**PROBLEM STATEMENT**
Of the material below, the lines to be retyped are those from the line containing "S&P 500 VALUE" through the line containing "Source: S&P Global, Bloomberg, MAPsignals.", inclusive; reproduce them exactly.

== Segment start ==

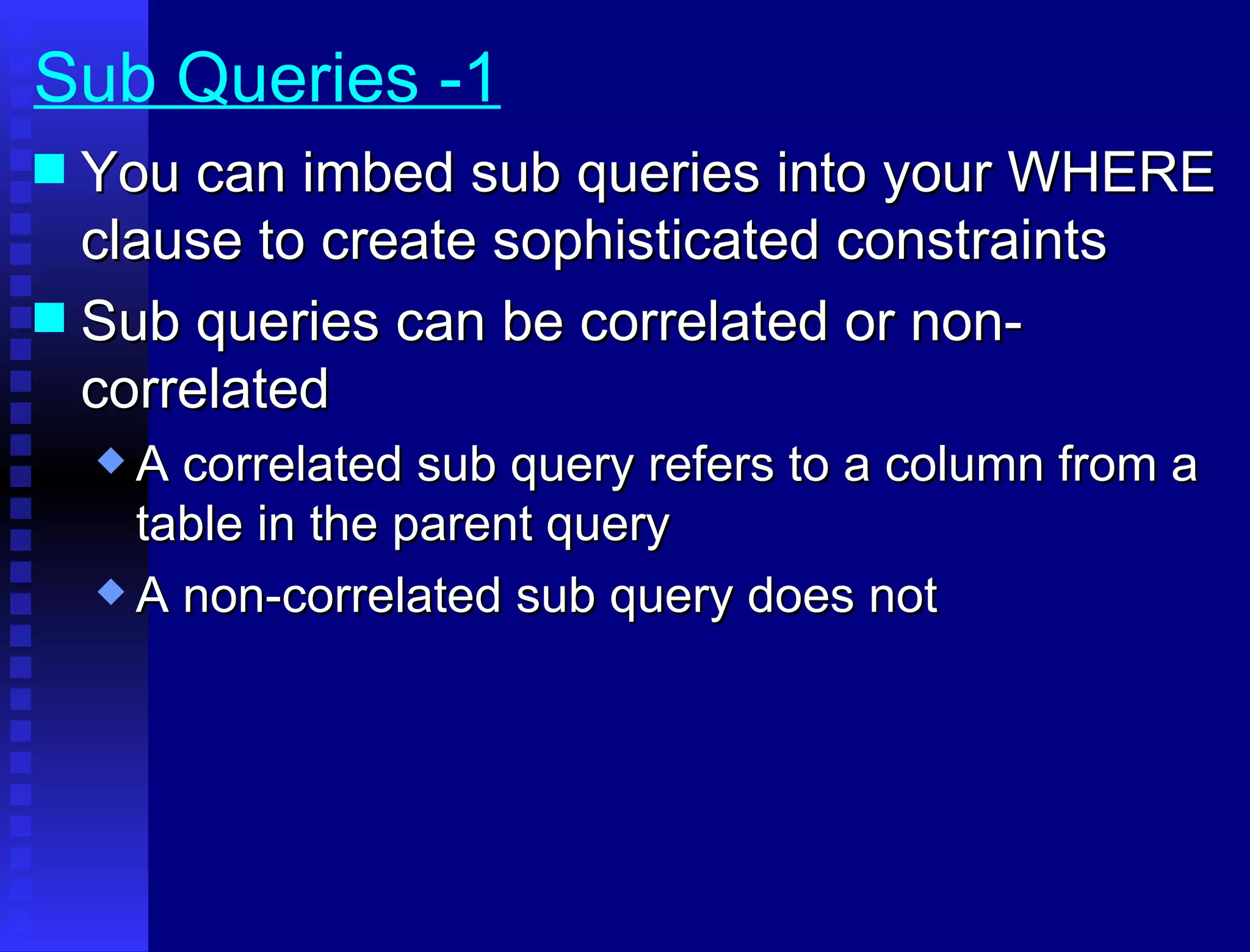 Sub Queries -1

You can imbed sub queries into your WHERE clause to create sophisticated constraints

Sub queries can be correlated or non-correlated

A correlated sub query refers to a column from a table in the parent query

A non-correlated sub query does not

== Segment end ==
== Segment start ==

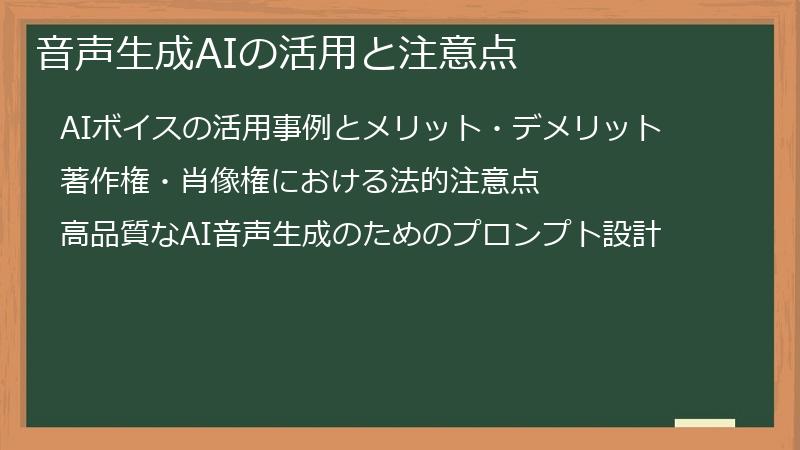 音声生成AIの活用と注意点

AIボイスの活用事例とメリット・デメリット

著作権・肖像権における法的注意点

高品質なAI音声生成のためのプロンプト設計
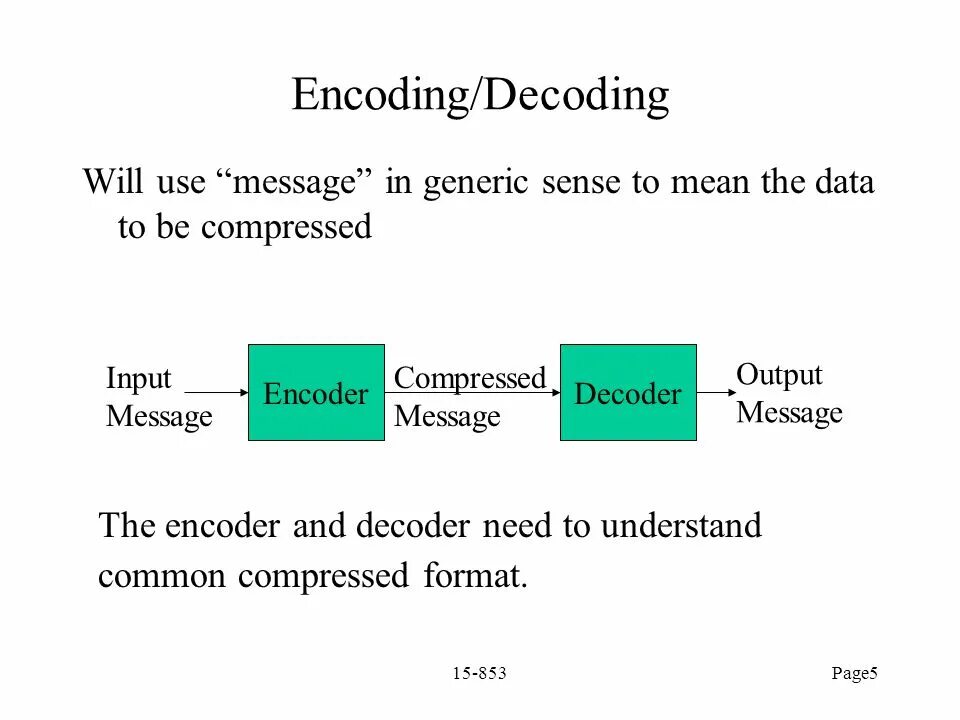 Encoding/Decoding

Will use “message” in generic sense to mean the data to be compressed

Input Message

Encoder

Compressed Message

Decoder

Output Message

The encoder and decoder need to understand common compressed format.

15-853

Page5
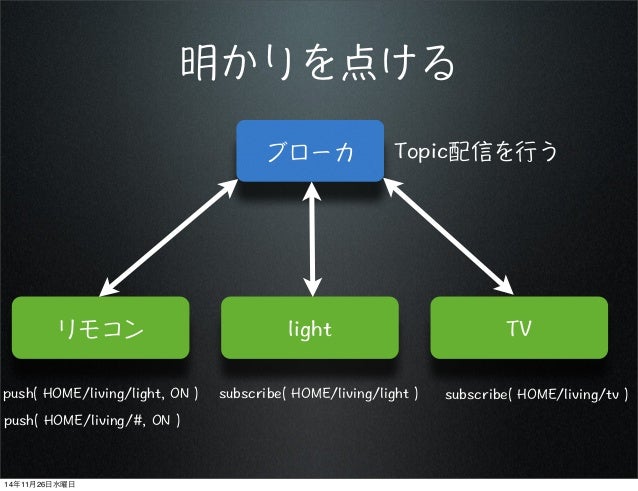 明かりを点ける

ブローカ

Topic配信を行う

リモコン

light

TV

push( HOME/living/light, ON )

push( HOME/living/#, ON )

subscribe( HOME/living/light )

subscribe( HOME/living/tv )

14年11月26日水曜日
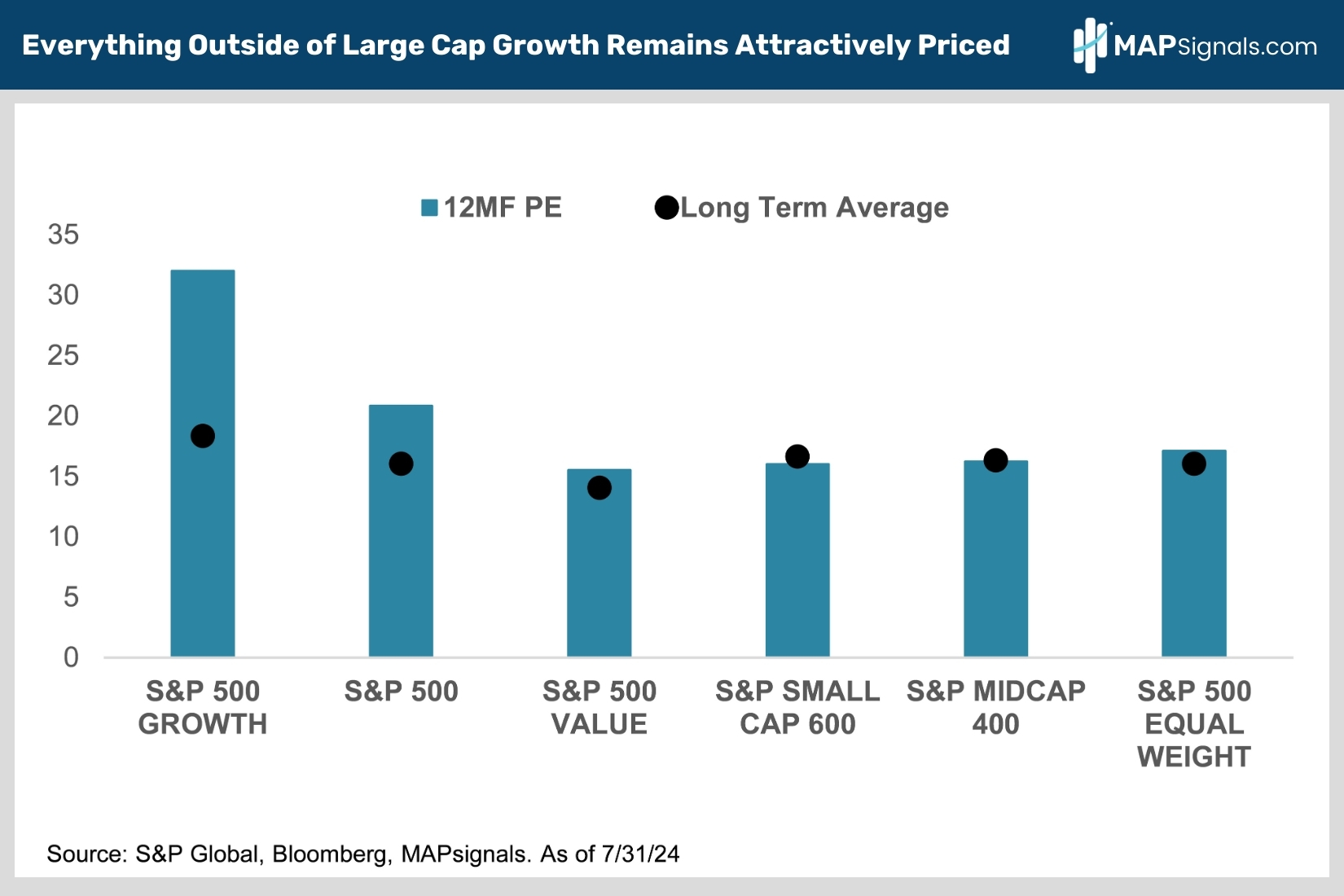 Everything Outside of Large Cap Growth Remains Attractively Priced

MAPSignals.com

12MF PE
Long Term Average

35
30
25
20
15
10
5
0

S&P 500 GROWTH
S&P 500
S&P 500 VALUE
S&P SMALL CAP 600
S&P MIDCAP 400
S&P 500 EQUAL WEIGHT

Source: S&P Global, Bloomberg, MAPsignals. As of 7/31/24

== Segment end ==

**OUTPUT OF THE EXERCISE**
S&P 500 VALUE
S&P SMALL CAP 600
S&P MIDCAP 400
S&P 500 EQUAL WEIGHT

Source: S&P Global, Bloomberg, MAPsignals. As of 7/31/24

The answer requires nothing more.